En Irán, el presidente Masoud Pezeshkian lanzó una dura advertencia a Estados Unidos al asegurar que cualquier ataque contra el líder supremo, el ayatollah Ali Khamenei, sería interpretado como una declaración de guerra total. Esta declaración ocurre en medio de una profunda crisis interna, con protestas extendidas que han dejado miles de muertos y miles de detenidos en las últimas semanas, según informes periodísticos y balances de organizaciones de derechos humanos.

Paralelamente, Irán celebró la salida de tropas estadounidenses de la base militar de Ain al Asad, en el oeste de Irak, un movimiento que Teherán interpretó como un fortalecimiento de la soberanía regional y de la cooperación bilateral entre Bagdad y Teherán. El ministro de Relaciones Exteriores iraní destacó que esta retirada forma parte de una “estrecha colaboración” en materia de seguridad con Irak.

Desde Washington, las políticas hacia Irán mantienen un enfoque de presión sostenida mientras se intenta evitar que el conflicto se convierta en una guerra abierta. Analistas señalan que cualquier escalada que involucre acciones militares directas podría tener consecuencias graves para la estabilidad de toda la región y para las relaciones internacionales, especialmente con alianzas estratégicas como la de Estados Unidos, Israel y países árabes.

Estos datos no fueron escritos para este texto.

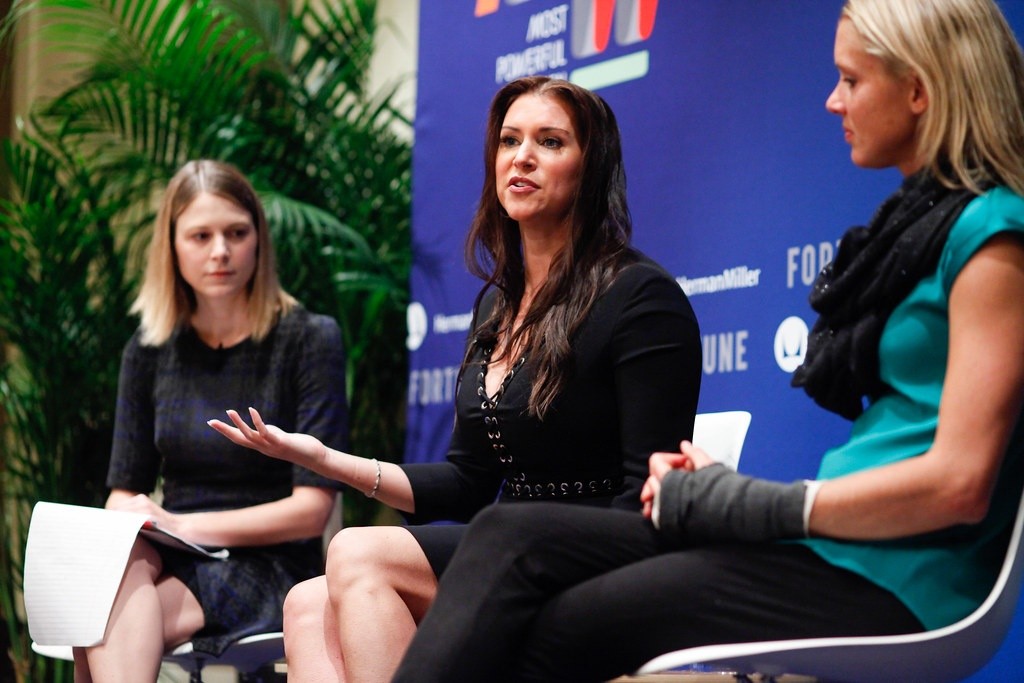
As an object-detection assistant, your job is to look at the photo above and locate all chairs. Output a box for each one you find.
[637,492,1024,683]
[31,628,286,683]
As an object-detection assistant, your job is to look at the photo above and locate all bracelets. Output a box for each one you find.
[365,457,381,500]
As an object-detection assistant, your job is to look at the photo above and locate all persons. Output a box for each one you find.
[206,75,704,683]
[388,0,1023,683]
[72,156,352,683]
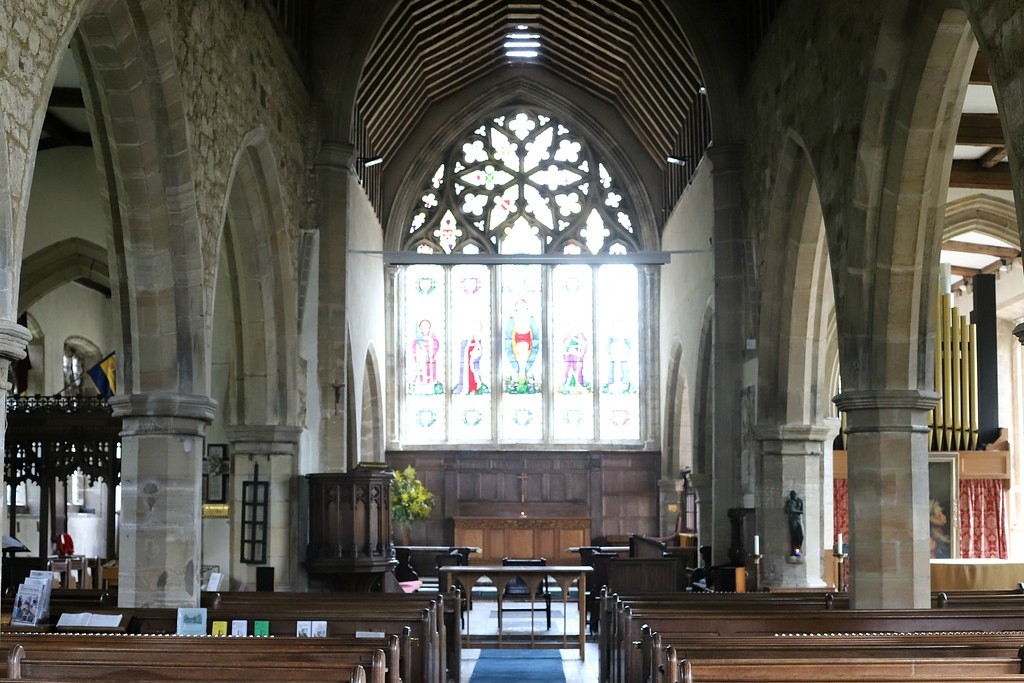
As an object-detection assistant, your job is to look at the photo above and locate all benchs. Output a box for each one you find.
[0,555,466,683]
[600,583,1024,683]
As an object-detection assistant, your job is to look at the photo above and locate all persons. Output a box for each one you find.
[785,490,805,557]
[21,602,35,622]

Además, expertos advierten que las protestas internas en Irán, que se intensificaron a fines de diciembre de 2025, han sido acompañadas por una fuerte represión estatal, contribuyendo a una atmósfera de tensión política y social que se entrelaza con las dinámicas geopolíticas más amplias.

En este contexto, la región permanece en alerta, con movimientos estratégicos y diplomáticos en desarrollo que podrían definir los próximos pasos de uno de los escenarios de mayor riesgo geopolítico del mundo.